For zero-truncated one-inflated models the formula for population size estimate \(\hat{N}\) does not change since \(\mathbb{P}(y=0)\) remains the same but estimation of parameters changes all calculations.
For one-inflated zero-truncated models population size estimates are expressed, respectively by: \[ \begin{aligned} \hat{N} &= \sum_{k=1}^{N_{obs}}\frac{1}{1-(1-\omega_{k})\exp(-\lambda_{k})} &\text{ For base Poisson distribution} \cr \hat{N} &= \sum_{k=1}^{N_{obs}}\frac{1}{1-(1-\omega_{k})(1+\alpha_{k}\lambda_{k})^{-\alpha_{k}^{-1}}} &\text{ For base negative binomial distribution} \cr \hat{N} &= \sum_{k=1}^{N_{obs}}\frac{1+\lambda_{k}}{\lambda_{k} + \omega_{k}} &\text{ For base geometric distribution} \end{aligned} \]
Zero-one-truncated models ignore one counts instead of accommodating one-inflation by utilizing the identity \[ \ell_{\text{ztoi}}=\boldsymbol{f}_{1}\ln{\frac{\boldsymbol{f}_{1}}{N_{obs}}} +(N_{obs}-\boldsymbol{f}_{1})\ln{\left(1-\frac{\boldsymbol{f}_{1}}{N_{obs}} \right)} + \ell_{\text{zot}} \] where \(\ell_{\text{zot}}\) is the log likelihood of zero-one-truncated distribution characterized by probability mass function: \[\mathbb{P}(Y=y|Y>1)=\left\lbrace \begin{array}{cc} \frac{\mathbb{P}(Y=y)}{1-\mathbb{P}(Y=0)-\mathbb{P}(Y=1)} & \text{when }y > 1 \cr 0 & \text{when }y\in\lbrace 0, 1\rbrace \end{array}\right.\] where \(\mathbb{P}(Y)\) is the probability mass function of the "base" distribution. The identity above justifies use of zero-one-truncated, unfortunately it was only proven for intercept only models, however numerical simulations seem to indicate that even if the theorem cannot be extended for (non trivial) regression population size estimation is still possible.

Items from a dataset
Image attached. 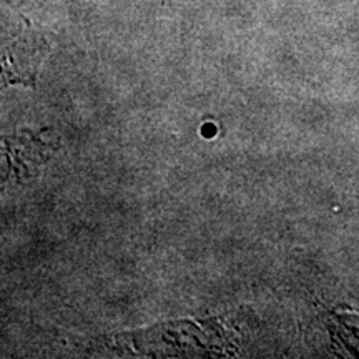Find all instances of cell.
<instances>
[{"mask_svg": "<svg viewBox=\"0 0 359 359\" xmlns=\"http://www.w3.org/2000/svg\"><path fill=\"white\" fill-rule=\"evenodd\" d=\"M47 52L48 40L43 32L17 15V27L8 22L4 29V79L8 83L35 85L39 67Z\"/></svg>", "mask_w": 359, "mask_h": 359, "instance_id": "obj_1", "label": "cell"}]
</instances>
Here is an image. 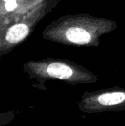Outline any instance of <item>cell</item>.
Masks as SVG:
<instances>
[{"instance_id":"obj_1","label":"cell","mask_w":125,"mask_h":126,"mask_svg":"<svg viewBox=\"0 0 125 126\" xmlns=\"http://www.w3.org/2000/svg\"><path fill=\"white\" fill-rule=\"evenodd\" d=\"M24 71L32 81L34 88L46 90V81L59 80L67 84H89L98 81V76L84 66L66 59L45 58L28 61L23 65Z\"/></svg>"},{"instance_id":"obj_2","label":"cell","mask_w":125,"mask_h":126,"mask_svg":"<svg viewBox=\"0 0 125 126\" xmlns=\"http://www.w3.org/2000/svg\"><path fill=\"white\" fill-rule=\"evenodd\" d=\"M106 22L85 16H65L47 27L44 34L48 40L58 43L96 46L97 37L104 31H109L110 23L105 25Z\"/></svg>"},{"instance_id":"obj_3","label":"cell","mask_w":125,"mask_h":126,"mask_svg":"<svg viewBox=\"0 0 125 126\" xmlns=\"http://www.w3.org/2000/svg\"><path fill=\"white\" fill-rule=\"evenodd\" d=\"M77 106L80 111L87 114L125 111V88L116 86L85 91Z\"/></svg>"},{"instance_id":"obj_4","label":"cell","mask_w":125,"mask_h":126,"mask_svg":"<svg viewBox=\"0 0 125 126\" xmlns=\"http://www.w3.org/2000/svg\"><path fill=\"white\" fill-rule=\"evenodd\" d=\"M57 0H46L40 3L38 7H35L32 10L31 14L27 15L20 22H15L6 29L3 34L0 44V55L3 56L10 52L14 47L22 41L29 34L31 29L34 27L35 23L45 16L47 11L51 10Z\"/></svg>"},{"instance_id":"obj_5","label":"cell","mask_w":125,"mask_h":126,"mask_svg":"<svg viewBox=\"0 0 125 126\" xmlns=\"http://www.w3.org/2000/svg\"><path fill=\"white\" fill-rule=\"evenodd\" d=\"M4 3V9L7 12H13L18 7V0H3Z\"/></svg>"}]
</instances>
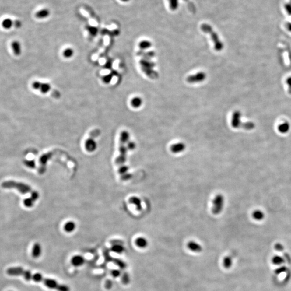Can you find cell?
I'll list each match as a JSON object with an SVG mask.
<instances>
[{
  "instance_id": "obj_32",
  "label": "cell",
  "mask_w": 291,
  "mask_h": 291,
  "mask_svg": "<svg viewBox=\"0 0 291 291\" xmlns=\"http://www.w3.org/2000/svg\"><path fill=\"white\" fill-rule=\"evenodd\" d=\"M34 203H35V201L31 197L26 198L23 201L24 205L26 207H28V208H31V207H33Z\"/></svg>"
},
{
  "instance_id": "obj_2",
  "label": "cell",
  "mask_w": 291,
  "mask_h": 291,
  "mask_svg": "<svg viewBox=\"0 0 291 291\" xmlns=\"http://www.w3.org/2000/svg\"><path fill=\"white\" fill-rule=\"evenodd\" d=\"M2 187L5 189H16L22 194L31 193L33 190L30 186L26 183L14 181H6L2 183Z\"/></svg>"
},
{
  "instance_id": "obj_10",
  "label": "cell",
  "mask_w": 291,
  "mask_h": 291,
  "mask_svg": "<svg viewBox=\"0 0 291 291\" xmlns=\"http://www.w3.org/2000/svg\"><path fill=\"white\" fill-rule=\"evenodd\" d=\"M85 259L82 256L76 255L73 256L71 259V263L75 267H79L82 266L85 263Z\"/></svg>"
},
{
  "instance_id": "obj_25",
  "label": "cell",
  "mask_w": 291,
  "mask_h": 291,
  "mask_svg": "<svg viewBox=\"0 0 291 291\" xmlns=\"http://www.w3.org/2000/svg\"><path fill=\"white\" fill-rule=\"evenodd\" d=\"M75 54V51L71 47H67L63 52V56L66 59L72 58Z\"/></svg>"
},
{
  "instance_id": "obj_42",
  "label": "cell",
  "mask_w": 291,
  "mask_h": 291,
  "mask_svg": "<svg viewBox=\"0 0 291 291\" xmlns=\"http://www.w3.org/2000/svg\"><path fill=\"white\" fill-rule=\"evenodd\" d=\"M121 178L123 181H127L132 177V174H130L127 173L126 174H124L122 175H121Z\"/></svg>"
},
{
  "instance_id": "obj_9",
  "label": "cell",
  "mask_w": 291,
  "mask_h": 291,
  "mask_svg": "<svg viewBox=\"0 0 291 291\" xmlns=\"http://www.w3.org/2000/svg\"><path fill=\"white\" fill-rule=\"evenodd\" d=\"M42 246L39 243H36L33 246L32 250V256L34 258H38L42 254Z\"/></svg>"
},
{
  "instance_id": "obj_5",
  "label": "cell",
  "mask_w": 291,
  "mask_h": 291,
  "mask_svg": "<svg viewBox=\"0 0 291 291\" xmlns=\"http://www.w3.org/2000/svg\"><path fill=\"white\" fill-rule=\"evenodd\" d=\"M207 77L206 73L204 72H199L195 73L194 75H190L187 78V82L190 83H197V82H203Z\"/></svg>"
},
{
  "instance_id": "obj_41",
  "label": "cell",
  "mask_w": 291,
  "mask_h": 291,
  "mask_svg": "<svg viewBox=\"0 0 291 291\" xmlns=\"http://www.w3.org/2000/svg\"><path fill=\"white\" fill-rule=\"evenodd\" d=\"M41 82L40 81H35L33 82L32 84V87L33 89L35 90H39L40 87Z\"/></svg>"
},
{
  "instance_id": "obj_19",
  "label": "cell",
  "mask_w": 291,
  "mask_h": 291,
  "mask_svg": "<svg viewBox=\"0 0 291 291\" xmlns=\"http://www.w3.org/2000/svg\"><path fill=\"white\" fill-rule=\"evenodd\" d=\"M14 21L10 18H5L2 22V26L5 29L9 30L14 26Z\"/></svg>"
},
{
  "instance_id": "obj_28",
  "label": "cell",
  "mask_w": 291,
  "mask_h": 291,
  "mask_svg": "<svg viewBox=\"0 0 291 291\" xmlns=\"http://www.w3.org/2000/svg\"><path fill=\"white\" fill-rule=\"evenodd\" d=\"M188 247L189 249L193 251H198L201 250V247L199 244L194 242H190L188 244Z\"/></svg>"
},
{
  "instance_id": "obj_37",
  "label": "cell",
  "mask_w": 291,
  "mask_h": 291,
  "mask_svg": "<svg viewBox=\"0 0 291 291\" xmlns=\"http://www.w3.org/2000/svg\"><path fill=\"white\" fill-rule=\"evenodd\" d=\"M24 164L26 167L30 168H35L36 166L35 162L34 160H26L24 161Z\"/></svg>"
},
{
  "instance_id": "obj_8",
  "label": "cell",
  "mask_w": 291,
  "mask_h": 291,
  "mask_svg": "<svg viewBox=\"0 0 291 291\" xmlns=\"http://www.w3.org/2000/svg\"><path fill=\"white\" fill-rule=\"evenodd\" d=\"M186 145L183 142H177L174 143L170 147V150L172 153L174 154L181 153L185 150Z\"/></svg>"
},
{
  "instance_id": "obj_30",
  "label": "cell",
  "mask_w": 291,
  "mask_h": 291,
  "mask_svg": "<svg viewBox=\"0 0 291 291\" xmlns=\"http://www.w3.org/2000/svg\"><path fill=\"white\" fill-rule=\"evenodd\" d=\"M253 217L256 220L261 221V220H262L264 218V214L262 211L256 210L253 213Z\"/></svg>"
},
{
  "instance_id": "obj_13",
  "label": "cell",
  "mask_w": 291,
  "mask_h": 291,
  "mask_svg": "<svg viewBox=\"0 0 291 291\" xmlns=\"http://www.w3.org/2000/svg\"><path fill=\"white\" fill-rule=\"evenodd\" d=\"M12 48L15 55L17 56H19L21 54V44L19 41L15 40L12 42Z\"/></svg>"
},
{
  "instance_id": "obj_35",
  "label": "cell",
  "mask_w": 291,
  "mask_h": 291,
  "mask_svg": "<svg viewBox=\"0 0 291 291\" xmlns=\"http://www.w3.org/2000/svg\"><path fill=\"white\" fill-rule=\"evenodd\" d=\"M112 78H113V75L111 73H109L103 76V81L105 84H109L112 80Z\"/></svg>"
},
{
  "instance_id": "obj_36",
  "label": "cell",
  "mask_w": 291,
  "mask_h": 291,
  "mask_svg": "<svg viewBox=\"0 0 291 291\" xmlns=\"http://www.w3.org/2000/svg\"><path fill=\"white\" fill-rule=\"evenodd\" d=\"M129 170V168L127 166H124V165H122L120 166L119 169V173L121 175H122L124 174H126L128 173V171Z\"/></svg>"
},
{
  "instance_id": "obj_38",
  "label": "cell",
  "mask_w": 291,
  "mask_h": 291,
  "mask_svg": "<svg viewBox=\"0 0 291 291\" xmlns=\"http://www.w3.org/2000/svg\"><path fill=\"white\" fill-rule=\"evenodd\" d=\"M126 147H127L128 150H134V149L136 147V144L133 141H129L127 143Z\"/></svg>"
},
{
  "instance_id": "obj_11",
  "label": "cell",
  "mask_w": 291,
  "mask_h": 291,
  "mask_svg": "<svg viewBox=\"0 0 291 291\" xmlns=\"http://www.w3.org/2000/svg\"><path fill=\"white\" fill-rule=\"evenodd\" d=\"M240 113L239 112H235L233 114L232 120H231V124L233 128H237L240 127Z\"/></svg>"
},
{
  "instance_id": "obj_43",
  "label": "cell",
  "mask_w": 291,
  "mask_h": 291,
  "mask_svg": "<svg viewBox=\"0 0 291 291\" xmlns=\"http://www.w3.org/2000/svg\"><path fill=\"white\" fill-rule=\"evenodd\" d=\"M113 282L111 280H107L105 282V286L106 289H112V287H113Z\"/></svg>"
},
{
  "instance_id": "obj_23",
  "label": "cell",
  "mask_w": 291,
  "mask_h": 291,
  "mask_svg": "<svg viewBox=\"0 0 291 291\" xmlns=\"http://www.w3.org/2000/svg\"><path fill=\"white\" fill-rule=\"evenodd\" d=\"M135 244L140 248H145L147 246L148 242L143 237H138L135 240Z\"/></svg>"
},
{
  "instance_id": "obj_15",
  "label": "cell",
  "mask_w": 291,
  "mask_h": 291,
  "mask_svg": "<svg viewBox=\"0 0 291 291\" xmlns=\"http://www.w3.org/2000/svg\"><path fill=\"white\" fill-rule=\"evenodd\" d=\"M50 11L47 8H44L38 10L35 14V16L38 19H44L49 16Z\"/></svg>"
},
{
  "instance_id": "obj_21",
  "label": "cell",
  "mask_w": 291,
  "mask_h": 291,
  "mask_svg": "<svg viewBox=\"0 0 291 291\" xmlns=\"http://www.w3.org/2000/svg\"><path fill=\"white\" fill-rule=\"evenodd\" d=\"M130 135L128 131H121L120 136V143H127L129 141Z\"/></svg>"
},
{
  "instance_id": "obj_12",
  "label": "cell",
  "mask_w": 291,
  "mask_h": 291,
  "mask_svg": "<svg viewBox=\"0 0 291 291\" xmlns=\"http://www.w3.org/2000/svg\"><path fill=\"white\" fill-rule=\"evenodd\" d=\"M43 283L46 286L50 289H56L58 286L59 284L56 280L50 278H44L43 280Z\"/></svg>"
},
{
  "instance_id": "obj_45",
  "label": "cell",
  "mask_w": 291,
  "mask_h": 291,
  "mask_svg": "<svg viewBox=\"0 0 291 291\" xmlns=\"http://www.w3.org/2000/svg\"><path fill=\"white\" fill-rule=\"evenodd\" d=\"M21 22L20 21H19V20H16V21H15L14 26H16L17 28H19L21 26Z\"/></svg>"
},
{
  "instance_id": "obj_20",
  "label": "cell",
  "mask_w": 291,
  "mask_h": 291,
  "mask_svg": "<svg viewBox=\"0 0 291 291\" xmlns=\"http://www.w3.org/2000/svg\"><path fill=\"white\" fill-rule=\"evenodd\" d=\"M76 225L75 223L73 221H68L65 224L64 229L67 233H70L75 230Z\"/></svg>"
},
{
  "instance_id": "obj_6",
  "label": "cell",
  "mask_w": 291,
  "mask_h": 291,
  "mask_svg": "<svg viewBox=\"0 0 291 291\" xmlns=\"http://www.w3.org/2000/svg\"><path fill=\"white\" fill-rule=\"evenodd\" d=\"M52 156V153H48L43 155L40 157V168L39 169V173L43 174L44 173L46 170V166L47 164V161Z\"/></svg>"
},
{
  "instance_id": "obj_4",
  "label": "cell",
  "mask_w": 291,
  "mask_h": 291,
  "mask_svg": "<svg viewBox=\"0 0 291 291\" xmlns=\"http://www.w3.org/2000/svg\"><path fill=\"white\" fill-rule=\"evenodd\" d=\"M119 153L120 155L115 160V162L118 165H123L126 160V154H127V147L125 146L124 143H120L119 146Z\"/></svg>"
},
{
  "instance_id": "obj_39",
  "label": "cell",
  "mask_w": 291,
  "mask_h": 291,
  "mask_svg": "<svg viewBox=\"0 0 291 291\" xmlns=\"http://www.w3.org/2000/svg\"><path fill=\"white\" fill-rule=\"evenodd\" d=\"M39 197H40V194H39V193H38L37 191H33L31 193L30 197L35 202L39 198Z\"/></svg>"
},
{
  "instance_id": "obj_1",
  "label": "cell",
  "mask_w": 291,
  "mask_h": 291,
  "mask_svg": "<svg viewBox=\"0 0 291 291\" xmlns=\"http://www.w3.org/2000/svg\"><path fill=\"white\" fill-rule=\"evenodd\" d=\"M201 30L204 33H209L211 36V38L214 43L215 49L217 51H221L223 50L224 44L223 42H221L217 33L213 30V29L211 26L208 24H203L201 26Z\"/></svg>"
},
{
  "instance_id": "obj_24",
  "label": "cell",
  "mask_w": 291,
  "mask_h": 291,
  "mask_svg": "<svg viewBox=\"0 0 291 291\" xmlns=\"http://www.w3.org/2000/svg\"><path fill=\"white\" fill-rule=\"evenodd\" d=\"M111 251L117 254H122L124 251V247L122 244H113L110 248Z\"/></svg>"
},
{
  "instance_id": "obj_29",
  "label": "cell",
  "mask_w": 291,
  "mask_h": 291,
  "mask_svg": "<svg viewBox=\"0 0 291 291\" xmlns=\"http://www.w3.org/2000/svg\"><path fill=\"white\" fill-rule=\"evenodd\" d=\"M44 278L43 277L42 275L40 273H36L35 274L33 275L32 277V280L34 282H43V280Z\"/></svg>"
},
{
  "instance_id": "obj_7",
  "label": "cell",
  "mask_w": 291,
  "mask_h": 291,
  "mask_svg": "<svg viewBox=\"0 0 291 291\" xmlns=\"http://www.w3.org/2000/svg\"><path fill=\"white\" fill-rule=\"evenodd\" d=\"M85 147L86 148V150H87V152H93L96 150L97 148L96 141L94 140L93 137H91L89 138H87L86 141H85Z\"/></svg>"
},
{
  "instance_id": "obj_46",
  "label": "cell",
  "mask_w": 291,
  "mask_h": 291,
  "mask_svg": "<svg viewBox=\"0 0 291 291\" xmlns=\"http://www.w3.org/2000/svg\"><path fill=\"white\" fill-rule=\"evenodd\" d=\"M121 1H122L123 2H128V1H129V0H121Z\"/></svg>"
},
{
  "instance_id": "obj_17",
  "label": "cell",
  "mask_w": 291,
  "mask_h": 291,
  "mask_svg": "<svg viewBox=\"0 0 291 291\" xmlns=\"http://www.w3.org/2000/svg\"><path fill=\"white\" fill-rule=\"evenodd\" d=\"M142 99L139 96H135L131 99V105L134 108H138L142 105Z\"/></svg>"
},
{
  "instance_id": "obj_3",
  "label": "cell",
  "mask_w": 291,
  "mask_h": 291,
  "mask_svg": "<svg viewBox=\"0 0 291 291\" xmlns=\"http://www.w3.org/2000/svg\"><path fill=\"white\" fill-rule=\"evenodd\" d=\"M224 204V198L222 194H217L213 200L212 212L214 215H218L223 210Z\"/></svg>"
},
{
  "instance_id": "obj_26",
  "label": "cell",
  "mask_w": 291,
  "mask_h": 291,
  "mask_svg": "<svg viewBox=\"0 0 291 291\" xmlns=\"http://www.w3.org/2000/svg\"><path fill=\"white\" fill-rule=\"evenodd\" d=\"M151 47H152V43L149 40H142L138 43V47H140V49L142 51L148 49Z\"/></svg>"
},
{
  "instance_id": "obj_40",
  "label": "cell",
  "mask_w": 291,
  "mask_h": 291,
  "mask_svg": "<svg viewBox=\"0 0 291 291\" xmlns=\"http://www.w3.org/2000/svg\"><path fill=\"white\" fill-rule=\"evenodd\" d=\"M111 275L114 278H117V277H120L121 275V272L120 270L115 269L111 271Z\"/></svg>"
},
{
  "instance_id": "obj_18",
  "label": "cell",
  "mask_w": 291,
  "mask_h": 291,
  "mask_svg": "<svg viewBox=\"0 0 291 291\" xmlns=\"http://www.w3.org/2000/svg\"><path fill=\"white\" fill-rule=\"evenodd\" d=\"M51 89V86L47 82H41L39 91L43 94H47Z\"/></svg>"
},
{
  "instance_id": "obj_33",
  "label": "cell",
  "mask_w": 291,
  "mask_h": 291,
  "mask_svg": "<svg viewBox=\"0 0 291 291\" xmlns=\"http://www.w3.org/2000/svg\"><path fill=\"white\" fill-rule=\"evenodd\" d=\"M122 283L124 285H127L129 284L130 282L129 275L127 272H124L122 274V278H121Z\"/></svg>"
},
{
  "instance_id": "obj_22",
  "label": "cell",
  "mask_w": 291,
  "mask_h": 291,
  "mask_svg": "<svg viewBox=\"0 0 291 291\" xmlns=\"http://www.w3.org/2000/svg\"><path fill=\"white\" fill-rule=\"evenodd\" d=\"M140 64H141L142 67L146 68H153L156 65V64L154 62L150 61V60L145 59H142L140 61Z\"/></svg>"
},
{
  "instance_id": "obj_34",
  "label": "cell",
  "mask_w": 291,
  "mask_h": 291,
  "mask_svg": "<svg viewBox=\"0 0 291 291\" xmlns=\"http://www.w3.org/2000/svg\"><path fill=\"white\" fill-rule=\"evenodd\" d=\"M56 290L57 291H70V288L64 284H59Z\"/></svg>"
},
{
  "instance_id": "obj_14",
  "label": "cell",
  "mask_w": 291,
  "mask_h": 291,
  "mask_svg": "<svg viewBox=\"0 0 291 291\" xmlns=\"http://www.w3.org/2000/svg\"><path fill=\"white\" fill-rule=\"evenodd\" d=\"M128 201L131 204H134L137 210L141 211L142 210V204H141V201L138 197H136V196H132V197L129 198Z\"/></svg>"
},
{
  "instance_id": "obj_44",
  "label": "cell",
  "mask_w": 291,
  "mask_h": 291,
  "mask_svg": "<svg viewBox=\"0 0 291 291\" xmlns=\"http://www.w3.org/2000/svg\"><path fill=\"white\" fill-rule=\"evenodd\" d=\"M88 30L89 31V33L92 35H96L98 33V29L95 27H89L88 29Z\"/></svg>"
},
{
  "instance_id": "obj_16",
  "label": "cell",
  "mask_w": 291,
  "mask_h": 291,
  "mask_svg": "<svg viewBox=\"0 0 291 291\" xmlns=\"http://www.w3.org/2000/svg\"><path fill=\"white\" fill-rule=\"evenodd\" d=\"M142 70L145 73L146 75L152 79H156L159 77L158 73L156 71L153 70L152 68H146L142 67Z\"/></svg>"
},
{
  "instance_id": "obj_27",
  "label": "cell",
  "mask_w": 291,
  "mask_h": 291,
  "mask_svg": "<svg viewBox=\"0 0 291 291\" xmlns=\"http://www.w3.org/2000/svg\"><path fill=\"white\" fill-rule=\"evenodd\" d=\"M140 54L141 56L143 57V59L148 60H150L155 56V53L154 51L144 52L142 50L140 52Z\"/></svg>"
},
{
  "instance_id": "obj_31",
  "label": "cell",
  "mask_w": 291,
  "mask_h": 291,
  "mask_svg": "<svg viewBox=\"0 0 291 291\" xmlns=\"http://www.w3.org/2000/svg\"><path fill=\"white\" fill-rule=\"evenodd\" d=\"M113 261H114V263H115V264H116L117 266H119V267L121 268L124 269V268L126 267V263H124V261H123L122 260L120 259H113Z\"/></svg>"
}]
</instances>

- What you need to do:
#1 Return the passage of the population size estimation extract between "For zero-truncated one-inflated" and "changes all calculations.", inclusive, word for word.
#2 According to the population size estimation extract, for which kind of models was the identity justifying zero-one-truncated models proven?
#3 Rewrite the paragraph of the population size estimation extract that begins "Zero-one-truncated models ignore one counts" as a short list of its main points.

- Responses:
#1
For zero-truncated one-inflated models the formula for population size estimate \(\hat{N}\) does not change since \(\mathbb{P}(y=0)\) remains the same but estimation of parameters changes all calculations.

#2 It was proven only for intercept-only models.

#3
- Zero-one-truncated models ignore one counts rather than accommodating one-inflation.
- They rely on an identity that adds a term built from the one counts and the number of observations to the log likelihood of the zero-one-truncated distribution.
- That distribution's probability mass function is the base distribution's probability divided by one minus the probabilities of zero and one when y > 1, and 0 when y is 0 or 1.
- The identity justifies using zero-one-truncated models but was proven only for intercept-only models.
- Numerical simulations suggest that population size estimation is still possible for non-trivial regression.